* [WHAT THE TASK ASKS] Exactly transcribe the span of lines from the one containing "ED-1261 Dede's Needleworks" through the final line of the entries, inclusive, and nothing outside it. Exclude the pictures.

[DATA LISTING Boundary: Start]

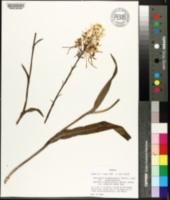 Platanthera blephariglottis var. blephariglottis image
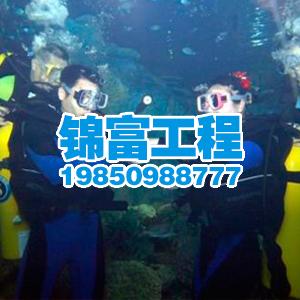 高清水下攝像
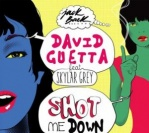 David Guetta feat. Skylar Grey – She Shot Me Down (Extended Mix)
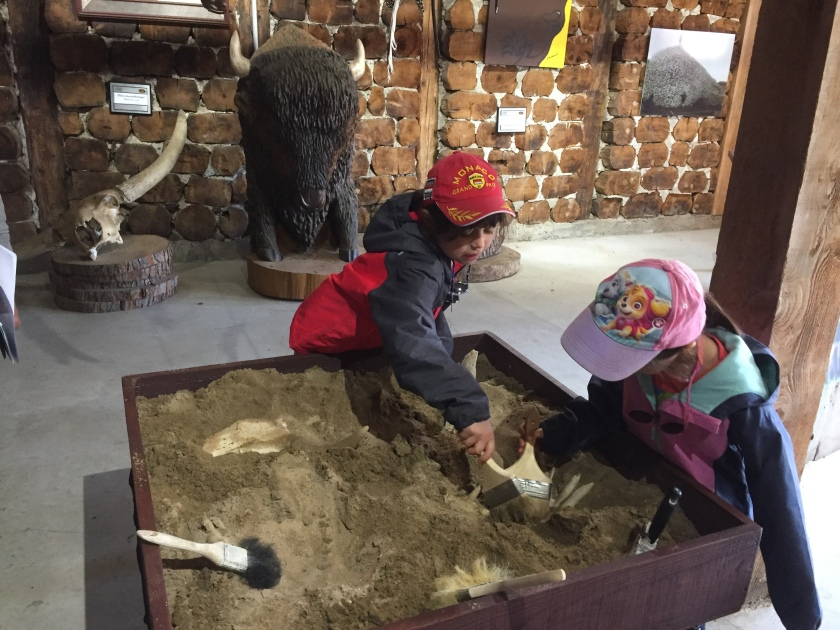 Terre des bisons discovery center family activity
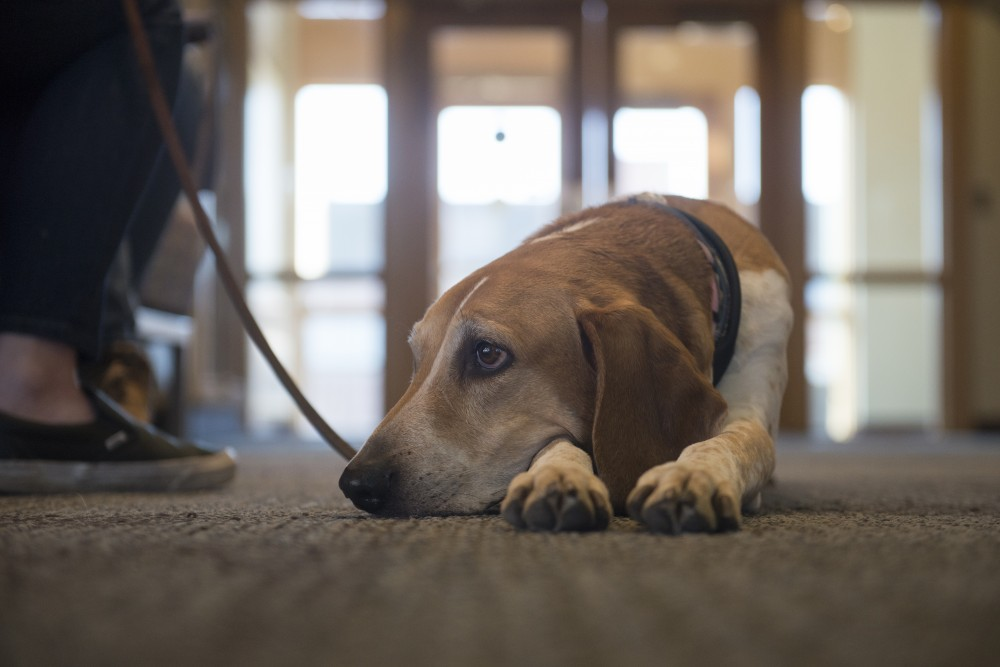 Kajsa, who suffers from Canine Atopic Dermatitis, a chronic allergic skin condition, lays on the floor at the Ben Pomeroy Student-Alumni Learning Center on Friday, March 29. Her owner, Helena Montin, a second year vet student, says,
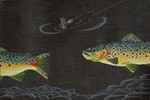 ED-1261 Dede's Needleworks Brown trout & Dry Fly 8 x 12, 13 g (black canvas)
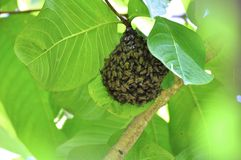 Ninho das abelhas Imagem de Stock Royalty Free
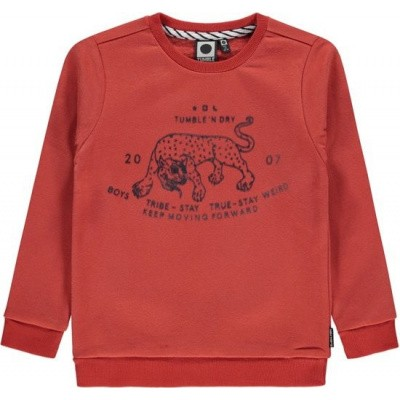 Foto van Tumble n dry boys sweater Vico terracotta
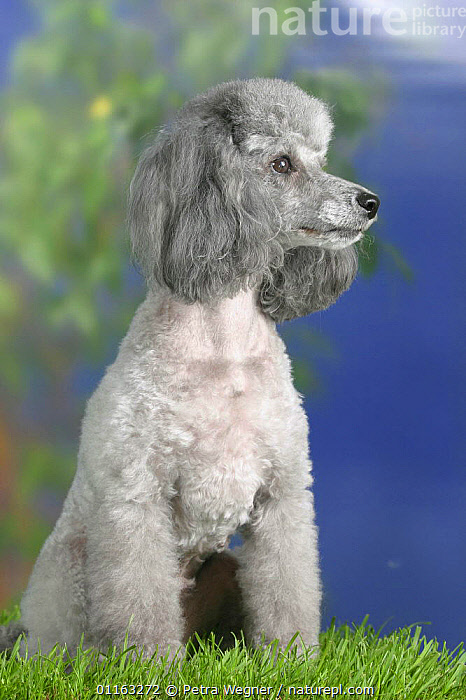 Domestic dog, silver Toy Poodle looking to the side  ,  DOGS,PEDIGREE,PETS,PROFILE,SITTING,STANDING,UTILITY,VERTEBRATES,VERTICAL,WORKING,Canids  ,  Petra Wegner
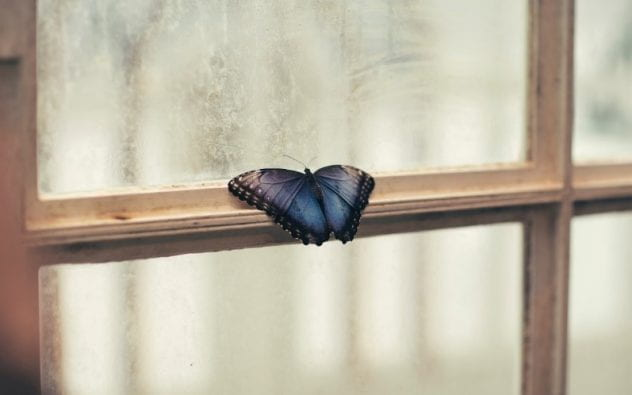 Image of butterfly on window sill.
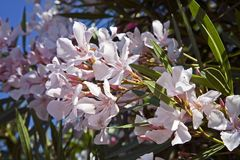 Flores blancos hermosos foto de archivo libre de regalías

[DATA LISTING Boundary: End]

* [RESULT OF THIS EXERCISE]
 ED-1261 Dede's Needleworks Brown trout & Dry Fly 8 x 12, 13 g (black canvas)
 Ninho das abelhas Imagem de Stock Royalty Free
 Foto van Tumble n dry boys sweater Vico terracotta
 Domestic dog, silver Toy Poodle looking to the side  ,  DOGS,PEDIGREE,PETS,PROFILE,SITTING,STANDING,UTILITY,VERTEBRATES,VERTICAL,WORKING,Canids  ,  Petra Wegner
 Image of butterfly on window sill.
 Flores blancos hermosos foto de archivo libre de regalías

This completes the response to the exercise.